L’ITALIA DEI DUE TERZI SENZA SUD NON VA DA NESSUNA PARTE, SE NE ACCORGE PERSINO REPUBBLICA

 

Eppur si muove. Le grosse testate nazionali, di quando in quando, si ricordano dell’esistenza del Sud.

Oggi la Repubblica arriva addirittura ad ammettere che per decenni è valso il cosiddetto “teorema dei due terzi”. In base a questo teorema, l’Italia è forte se due terzi di essa si sviluppano e consolidano tale sviluppo: cioè, nemmeno a dirlo, il Centro-Nord.

E dopo ogni crisi, a trarre vantaggio dalla ripartenza e dalle strategie per attuarla sono stati questi due terzi, appunto, fin dal dopoguerra.

Il fatto è che questa dinamica, come ripeto spesso, è il frutto di una precisa scelta politica: privilegiare alcune aree del paese a discapito di altre. Foraggiando i grossi poli manifatturieri , tecnologici, agricoli del Centro-Nord e drenando a tal scopo verso quei territori le risorse per scuole, università, infrastrutture ecc. Al sud? Bassa tecnologia, frammentazione, turismo e ristorazione quando va bene, senza reti infrastrutturali degne di questo nome, con depauperamento di personale qualificato nelle pubbliche amministrazioni e migrazioni delle risorse intellettuali. Diciamo pane al pane e vino al vino.

> [VOCI DI DATI]
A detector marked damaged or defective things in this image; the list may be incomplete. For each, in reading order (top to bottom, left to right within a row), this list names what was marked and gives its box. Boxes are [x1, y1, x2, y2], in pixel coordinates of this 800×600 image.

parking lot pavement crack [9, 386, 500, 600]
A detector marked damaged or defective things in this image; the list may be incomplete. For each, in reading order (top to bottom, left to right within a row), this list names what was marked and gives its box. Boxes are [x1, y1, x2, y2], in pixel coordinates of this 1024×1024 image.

--

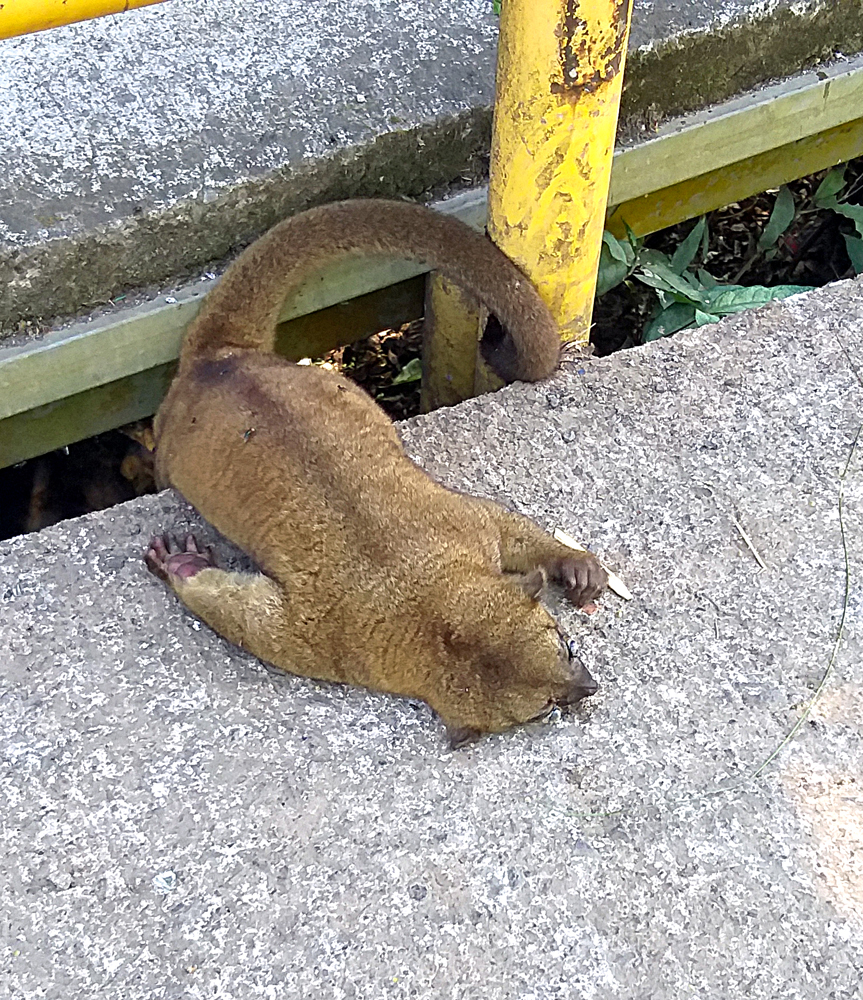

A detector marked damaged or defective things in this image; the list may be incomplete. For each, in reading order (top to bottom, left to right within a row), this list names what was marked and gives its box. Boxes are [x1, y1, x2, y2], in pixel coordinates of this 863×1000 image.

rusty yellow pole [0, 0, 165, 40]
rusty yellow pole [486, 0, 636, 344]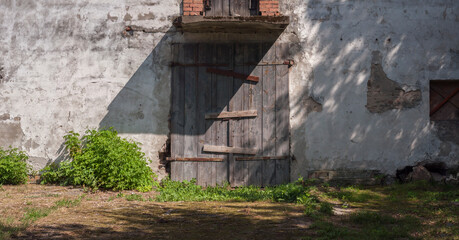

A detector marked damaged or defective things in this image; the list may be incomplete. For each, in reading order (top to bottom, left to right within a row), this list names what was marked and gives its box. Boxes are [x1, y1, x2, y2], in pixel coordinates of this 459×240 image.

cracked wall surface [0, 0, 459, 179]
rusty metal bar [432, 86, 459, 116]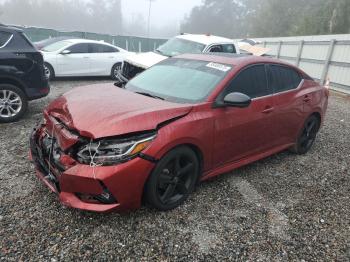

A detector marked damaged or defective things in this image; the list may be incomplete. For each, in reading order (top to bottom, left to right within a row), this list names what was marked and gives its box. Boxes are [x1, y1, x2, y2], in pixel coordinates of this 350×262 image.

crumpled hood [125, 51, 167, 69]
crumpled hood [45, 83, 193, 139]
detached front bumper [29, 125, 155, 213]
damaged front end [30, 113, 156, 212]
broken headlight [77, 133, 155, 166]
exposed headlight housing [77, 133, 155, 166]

...

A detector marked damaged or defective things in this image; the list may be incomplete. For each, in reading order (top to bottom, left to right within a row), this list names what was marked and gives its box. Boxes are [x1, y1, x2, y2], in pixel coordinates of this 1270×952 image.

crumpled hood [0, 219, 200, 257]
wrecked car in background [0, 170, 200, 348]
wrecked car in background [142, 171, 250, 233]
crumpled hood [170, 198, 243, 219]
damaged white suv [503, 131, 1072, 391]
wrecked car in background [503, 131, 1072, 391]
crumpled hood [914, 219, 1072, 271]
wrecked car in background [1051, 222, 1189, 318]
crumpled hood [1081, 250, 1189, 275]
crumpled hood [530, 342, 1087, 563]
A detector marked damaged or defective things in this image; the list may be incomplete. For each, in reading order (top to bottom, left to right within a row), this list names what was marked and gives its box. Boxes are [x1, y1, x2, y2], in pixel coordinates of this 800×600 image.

> [COMPITO DA SVOLGERE] Riassumi in due frasi il testo sul teorema dei due terzi.

> [SOLUZIONE] Il testo osserva che persino la Repubblica ammette che per decenni è valso il "teorema dei due terzi", secondo cui l'Italia è forte se si sviluppa il Centro-Nord, che dopo ogni crisi ha tratto vantaggio dalla ripartenza fin dal dopoguerra. Secondo il testo questa dinamica nasce da una precisa scelta politica, che ha drenato verso il Centro-Nord le risorse per scuole, università e infrastrutture e ha lasciato al Sud bassa tecnologia, frammentazione, turismo e ristorazione, reti infrastrutturali inadeguate e la perdita di personale qualificato e di risorse intellettuali.